== Work required ==
In the listing below, the lines starting with the line with "ภาษาอังกฤษฟุด ฟิด ฟอ" and going on through the line with "Казань - 19" are to be reproduced exactly, and only those.
---------- Dataset content
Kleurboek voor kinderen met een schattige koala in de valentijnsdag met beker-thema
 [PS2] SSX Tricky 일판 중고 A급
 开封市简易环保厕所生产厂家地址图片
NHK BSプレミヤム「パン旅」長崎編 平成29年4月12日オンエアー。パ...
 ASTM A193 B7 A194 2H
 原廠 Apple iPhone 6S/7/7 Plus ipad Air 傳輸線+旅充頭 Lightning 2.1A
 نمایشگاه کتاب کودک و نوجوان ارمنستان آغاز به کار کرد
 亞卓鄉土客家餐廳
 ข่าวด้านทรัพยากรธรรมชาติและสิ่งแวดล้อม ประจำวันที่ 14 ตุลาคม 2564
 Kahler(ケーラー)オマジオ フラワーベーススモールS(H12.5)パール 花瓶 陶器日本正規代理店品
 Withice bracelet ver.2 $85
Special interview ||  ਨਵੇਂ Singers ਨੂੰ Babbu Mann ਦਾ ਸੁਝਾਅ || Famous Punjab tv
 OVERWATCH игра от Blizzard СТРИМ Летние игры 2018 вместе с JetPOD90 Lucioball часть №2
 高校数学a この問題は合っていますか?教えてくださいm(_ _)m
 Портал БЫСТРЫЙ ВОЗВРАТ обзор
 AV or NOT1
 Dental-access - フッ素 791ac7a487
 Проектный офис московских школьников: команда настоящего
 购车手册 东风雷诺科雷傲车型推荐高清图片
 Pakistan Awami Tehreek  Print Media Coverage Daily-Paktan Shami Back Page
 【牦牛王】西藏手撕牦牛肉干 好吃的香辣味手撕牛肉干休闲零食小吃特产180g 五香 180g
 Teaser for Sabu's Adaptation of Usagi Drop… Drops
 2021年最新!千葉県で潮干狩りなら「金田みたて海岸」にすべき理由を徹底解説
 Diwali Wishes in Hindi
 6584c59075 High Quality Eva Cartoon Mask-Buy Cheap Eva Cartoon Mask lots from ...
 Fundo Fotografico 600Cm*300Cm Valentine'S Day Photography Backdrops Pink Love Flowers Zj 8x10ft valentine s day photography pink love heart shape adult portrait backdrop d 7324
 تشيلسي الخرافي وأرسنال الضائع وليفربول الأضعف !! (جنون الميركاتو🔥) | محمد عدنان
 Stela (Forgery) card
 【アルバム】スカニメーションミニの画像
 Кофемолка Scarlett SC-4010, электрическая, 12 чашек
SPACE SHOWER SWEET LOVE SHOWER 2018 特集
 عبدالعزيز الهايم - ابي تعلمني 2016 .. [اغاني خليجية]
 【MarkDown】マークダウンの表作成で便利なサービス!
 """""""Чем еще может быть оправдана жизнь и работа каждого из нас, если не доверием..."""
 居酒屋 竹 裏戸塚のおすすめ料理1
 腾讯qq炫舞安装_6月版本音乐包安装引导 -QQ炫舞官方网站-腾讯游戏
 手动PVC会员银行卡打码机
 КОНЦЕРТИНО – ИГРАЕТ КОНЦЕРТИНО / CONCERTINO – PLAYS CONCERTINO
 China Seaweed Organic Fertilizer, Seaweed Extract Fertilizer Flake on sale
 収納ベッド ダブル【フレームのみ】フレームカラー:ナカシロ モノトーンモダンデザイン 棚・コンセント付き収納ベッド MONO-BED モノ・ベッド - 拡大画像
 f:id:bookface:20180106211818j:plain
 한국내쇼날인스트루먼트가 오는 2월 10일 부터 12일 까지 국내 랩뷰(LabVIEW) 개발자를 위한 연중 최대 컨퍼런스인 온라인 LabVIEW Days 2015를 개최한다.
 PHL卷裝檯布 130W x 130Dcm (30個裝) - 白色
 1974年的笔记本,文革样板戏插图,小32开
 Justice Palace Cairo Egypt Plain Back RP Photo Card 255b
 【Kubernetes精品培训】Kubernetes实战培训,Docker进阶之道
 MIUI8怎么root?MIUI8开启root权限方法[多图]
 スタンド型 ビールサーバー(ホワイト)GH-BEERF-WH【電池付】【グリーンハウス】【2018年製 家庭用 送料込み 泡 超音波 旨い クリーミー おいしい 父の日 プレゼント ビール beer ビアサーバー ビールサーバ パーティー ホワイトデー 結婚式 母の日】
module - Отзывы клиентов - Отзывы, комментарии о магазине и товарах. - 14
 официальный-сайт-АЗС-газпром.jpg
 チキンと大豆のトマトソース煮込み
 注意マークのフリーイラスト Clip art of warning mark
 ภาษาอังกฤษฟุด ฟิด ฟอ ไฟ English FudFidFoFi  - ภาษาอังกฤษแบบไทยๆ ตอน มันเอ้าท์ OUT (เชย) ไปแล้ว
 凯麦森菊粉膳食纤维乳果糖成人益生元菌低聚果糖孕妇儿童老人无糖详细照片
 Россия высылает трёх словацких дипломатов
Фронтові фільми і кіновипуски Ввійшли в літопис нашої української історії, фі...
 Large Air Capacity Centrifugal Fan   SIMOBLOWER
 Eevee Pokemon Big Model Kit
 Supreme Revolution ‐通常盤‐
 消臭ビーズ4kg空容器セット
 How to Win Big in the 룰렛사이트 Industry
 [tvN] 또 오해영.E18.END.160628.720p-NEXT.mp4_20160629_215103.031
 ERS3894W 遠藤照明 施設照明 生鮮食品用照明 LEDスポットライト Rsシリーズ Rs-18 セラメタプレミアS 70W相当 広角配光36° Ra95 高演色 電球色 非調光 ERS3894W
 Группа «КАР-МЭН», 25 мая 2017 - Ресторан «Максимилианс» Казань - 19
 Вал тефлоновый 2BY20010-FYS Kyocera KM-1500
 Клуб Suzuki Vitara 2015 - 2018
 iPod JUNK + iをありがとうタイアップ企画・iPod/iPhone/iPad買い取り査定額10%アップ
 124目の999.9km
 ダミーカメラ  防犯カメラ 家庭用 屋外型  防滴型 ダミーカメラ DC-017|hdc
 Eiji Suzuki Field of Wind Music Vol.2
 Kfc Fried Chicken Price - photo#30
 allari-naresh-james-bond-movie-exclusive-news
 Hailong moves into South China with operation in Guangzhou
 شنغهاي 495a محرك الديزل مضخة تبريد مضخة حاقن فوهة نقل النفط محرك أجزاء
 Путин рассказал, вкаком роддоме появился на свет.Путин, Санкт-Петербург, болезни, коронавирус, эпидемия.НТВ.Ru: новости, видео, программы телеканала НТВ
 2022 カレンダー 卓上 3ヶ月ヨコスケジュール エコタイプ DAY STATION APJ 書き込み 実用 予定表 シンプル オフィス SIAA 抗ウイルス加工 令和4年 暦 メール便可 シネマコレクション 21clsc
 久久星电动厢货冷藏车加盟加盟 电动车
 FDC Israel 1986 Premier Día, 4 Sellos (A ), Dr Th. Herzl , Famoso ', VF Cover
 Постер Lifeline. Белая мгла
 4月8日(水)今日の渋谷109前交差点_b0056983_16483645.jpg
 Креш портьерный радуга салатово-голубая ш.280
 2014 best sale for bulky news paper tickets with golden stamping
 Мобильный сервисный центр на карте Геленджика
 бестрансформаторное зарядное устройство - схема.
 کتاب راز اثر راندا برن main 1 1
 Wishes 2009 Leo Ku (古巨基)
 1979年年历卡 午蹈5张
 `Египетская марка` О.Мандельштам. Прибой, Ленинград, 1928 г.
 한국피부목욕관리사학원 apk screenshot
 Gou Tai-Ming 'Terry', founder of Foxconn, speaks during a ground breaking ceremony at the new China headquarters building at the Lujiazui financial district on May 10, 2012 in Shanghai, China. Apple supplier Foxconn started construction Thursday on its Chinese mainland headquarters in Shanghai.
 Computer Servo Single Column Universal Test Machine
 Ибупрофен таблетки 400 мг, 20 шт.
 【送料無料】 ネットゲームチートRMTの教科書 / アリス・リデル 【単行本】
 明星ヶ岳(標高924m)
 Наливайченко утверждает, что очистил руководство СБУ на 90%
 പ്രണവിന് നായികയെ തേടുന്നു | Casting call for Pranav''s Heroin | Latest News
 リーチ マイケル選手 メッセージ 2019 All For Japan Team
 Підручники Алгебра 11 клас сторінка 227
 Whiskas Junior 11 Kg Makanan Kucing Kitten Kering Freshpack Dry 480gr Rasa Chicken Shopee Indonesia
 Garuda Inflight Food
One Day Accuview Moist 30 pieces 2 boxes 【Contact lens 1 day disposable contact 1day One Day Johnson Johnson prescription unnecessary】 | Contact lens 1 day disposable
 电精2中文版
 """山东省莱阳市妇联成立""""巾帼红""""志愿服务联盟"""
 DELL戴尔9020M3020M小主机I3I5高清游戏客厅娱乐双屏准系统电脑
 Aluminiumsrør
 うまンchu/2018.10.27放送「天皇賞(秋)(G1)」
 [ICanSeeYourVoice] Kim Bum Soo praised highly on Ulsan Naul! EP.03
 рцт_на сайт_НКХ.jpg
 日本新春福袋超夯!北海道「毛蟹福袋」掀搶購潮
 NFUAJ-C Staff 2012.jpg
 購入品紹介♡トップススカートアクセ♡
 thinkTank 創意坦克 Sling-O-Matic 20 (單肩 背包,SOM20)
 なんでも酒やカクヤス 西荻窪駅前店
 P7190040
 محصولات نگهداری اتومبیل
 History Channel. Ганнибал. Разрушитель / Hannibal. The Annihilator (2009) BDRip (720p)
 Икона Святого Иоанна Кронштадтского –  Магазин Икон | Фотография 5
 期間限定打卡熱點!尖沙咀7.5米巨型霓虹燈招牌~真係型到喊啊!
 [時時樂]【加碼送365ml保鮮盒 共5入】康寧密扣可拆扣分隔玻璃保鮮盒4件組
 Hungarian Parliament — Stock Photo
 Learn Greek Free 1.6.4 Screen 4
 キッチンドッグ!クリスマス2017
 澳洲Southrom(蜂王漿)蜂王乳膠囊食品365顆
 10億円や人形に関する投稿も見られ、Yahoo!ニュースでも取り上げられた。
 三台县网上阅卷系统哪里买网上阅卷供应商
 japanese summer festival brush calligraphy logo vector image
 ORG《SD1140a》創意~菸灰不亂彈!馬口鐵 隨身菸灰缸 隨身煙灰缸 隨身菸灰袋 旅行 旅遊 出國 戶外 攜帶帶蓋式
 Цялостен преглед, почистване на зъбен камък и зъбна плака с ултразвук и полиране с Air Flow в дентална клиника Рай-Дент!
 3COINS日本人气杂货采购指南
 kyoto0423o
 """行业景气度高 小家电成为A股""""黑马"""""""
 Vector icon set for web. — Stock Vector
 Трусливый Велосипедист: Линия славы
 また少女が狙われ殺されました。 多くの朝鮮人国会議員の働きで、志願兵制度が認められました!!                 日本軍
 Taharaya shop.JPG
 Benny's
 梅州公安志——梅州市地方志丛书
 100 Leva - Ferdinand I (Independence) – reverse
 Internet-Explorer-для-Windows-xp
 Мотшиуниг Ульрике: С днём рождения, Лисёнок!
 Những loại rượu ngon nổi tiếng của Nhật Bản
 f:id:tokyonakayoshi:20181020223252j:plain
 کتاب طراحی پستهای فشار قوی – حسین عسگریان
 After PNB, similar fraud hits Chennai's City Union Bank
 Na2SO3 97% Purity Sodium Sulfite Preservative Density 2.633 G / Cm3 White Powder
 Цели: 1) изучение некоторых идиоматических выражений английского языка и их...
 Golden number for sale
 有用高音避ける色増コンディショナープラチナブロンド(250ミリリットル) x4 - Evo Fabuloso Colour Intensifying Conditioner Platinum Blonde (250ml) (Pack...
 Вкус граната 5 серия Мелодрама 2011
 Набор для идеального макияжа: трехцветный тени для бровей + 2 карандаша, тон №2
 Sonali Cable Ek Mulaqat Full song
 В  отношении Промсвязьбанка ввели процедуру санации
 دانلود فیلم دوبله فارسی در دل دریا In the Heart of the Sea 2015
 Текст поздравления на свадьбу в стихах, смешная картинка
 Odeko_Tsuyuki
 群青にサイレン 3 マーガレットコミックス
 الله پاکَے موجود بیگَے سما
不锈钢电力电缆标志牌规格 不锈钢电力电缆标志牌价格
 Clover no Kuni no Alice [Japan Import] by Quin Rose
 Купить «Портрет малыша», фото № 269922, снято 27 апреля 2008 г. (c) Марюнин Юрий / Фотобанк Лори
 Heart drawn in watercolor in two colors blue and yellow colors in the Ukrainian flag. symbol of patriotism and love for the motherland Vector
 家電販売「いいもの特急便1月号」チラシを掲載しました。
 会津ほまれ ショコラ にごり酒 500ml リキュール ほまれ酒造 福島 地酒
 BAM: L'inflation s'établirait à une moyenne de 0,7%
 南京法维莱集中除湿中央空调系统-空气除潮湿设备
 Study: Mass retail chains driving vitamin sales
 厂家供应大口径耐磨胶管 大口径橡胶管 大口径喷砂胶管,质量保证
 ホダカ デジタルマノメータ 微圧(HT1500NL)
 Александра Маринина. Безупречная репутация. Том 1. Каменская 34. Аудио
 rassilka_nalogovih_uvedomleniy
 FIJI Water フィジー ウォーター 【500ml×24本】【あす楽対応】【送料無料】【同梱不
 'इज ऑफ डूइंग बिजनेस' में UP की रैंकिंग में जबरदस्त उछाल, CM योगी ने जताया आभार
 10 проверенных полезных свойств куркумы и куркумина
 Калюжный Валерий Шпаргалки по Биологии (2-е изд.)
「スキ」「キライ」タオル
--------------------
== Written answer ==
 ภาษาอังกฤษฟุด ฟิด ฟอ ไฟ English FudFidFoFi  - ภาษาอังกฤษแบบไทยๆ ตอน มันเอ้าท์ OUT (เชย) ไปแล้ว
 凯麦森菊粉膳食纤维乳果糖成人益生元菌低聚果糖孕妇儿童老人无糖详细照片
 Россия высылает трёх словацких дипломатов
Фронтові фільми і кіновипуски Ввійшли в літопис нашої української історії, фі...
 Large Air Capacity Centrifugal Fan   SIMOBLOWER
 Eevee Pokemon Big Model Kit
 Supreme Revolution ‐通常盤‐
 消臭ビーズ4kg空容器セット
 How to Win Big in the 룰렛사이트 Industry
 [tvN] 또 오해영.E18.END.160628.720p-NEXT.mp4_20160629_215103.031
 ERS3894W 遠藤照明 施設照明 生鮮食品用照明 LEDスポットライト Rsシリーズ Rs-18 セラメタプレミアS 70W相当 広角配光36° Ra95 高演色 電球色 非調光 ERS3894W
 Группа «КАР-МЭН», 25 мая 2017 - Ресторан «Максимилианс» Казань - 19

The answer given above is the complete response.